DeFi lender Spark deploys $100 million into Superstate fund to diversify revenue as US Treasury yields dip

DeFi lending protocol Spark, a key component of the Sky ecosystem, is allocating a not insignificant portion of its stablecoin reserves into Superstate’s USCC fund in what the projects are calling “the first large-scale” attempt from an onchain protocol to “diversify away from government securities.”

Spark has allocated $100 million of its stablecoin reserves to the Superstate Crypto Carry Fund, designed to generate yield from a spot and futures crypto basis trade, according to an announcement on Thursday. USCC has over $411 million in total value locked (TVL), according to DeFiLlama data.

“Superstate’s USCC fund allows Spark to diversify its reserves while maintaining the same level of safety and compliance Spark always prioritizes,” said Sam MacPherson, CEO of Phoenix Labs, the dev group behind Spark. “As onchain ecosystems evolve, combining regulated yield with transparent, verifiable infrastructure is essential to delivering stability and long-term value for Spark’s users.”

The move comes as Treasury yields hit six-month lows. Historically, Spark has generated a substantial portion of its yield, passed on to lenders, via tokenized treasury products like BlackRock’s BUIDL and Franklin Templeton’s FOBXX funds, which in turn invest in U.S. government debt.

“Access to stable, diversified yield is increasingly critical as Treasury returns compress,” Superstate CEO Robert Leshner said. “The investment allows Spark to maintain exposure to yield opportunities uncorrelated with Federal Reserve rate policy while operating within a compliant institutional framework.”

Indeed, much of the crypto yield economy is supported by Treasurys. The two largest stablecoin issuers, Tether and Circle, safeguard a majority of their reserves in cash and cash equivalents, including government bonds. Ethena, issuer of the third-largest onchain dollar product, notably bucks the trend by tethering USDe to the dollar using a cash-and-carry trade.

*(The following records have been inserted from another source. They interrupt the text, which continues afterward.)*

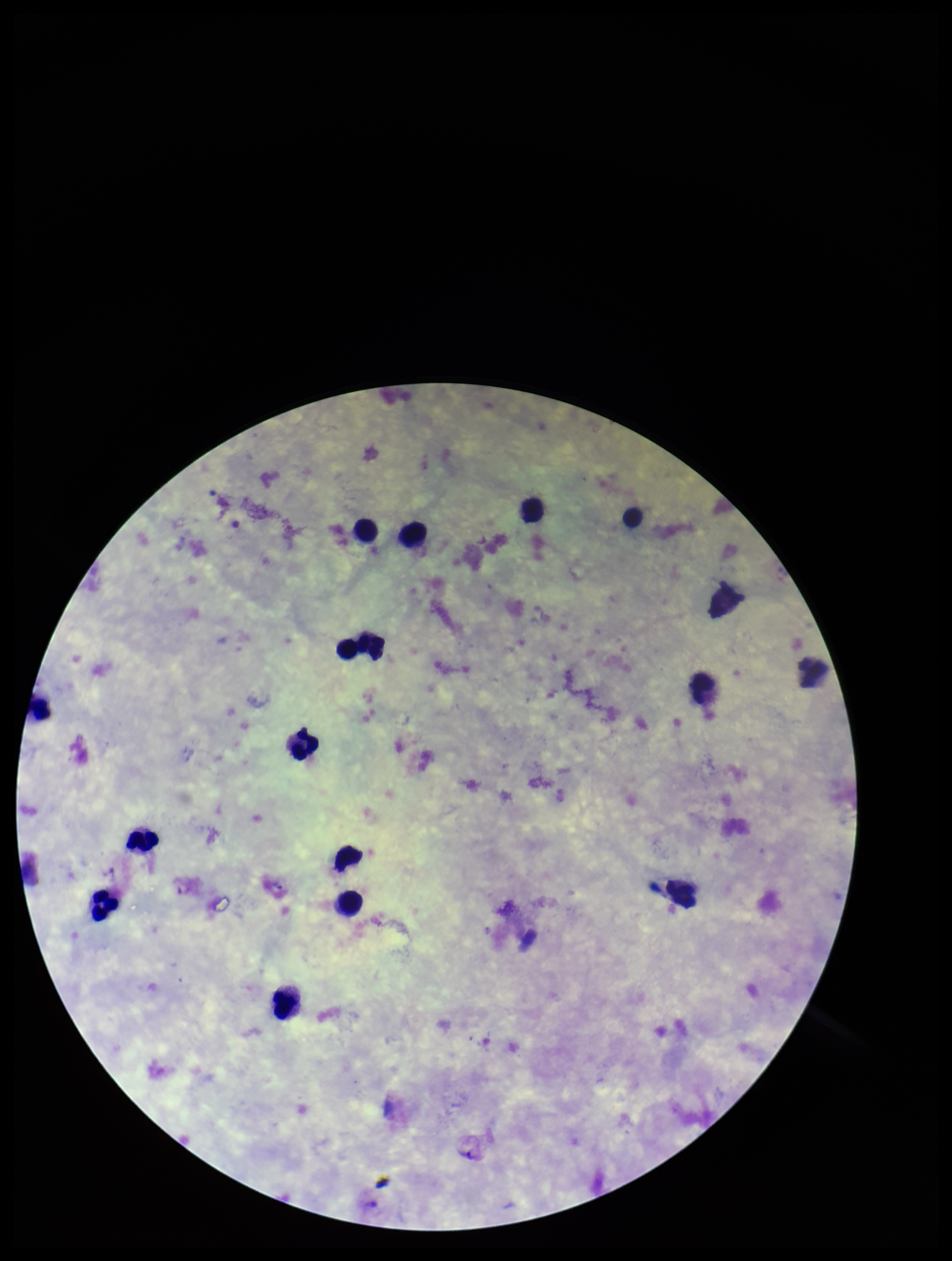

Summary:
  - Capture: smartphone photograph through the microscope eyepiece
  - Patient malaria status: positive
  - Field of view: one from this slide
  - Parasite count: 0
  - Leukocyte count: 15
  - Stain: Giemsa
  - Preparation: thick blood smear
  - Image size: 952×1261 pixels
  - Plasmodium parasites: none detected
  - Species reported for this patient: Plasmodium vivax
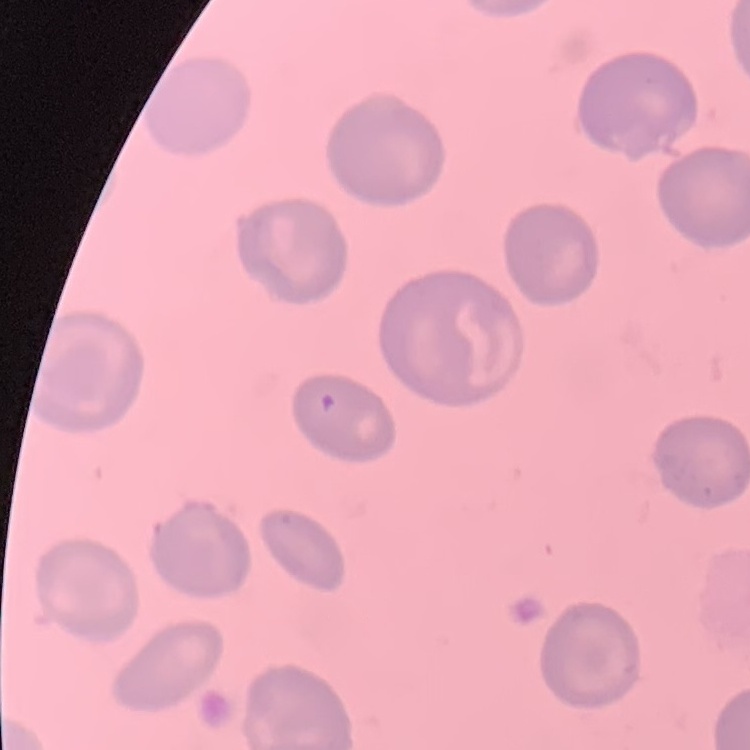

Summary:
  - Red blood cell morphology: no rouleaux formation
  - Image type: square crop of a larger photomicrograph
  - Stain: Field's or Giemsa
  - Preparation: thin peripheral smear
Report the malaria status of this cell.
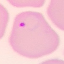

Parasitized.

{
  "preparation": "thin blood film",
  "stain": "Giemsa",
  "capture": "smartphone through the microscope eyepiece",
  "image_type": "automatically extracted cell patch, resized to 64 × 64 pixels"
}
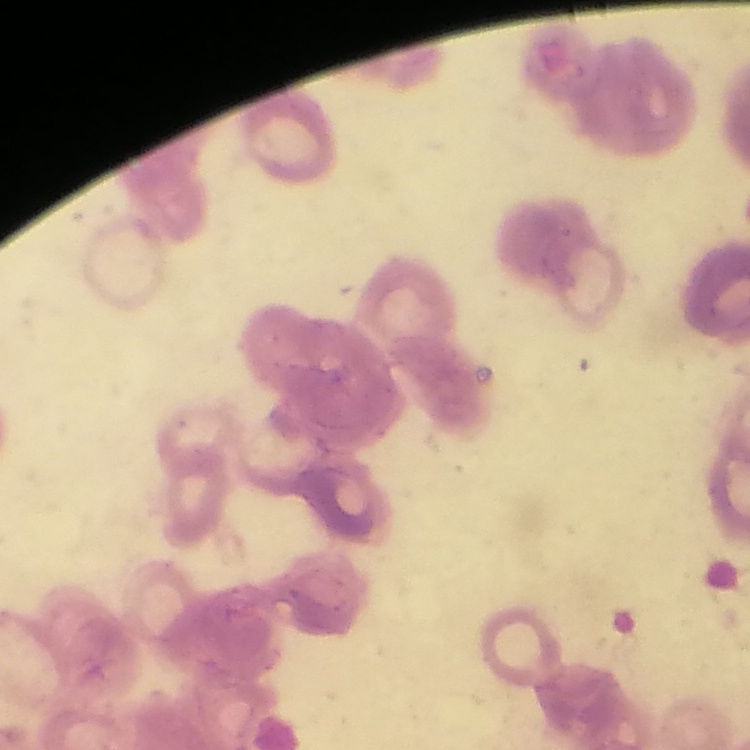

Summary:
  - Erythrocyte morphology: rouleaux formation
  - Image type: one tile cut from a larger photomicrograph
  - Preparation: thin peripheral smear
  - Stain: Field's or Giemsa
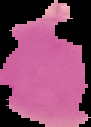

Summary:
  - Preparation: thin blood smear
  - Image size: 91×127 pixels
  - Malaria status: uninfected
  - Image type: cell region segmented out of the field of view; surrounding area masked to black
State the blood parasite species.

Earlier this year, Spark deployed about $1.1 billion of its Spark Liquidity Layer balance sheet to Ethena’s USDe and sUSDe tokens. It also deployed $25 million into a Maple Finance lending pool, alongside Sky (formerly MakerDAO), and launched a $1 billion  Tokenization Grand Prix, designed to accelerate the adoption of tokenized assets on the Spark Liquidity Layer.

The Spark Liquidity Layer automates liquidity provision of the ecosystem’s assets, including USDS, sUSDS, and USDC, directly from Sky across various DeFi protocols, enabling users to access the Sky Savings Rate more readily.

There is over $9 billion deposited into Sky’s sUSDS, the “savings token” counterpart to the decentralized USDS stablecoin. The token is generating approximately 4.8% APY, funded by Sky revenue.

Meanwhile, Superstate’s fund trades spot and futures Bitcoin, Ethereum, Solana, and XRP markets, and currently generates a 30-day yield of 8.35%. Superstate also manages USTB, a tokenized fund backed by US Treasurys.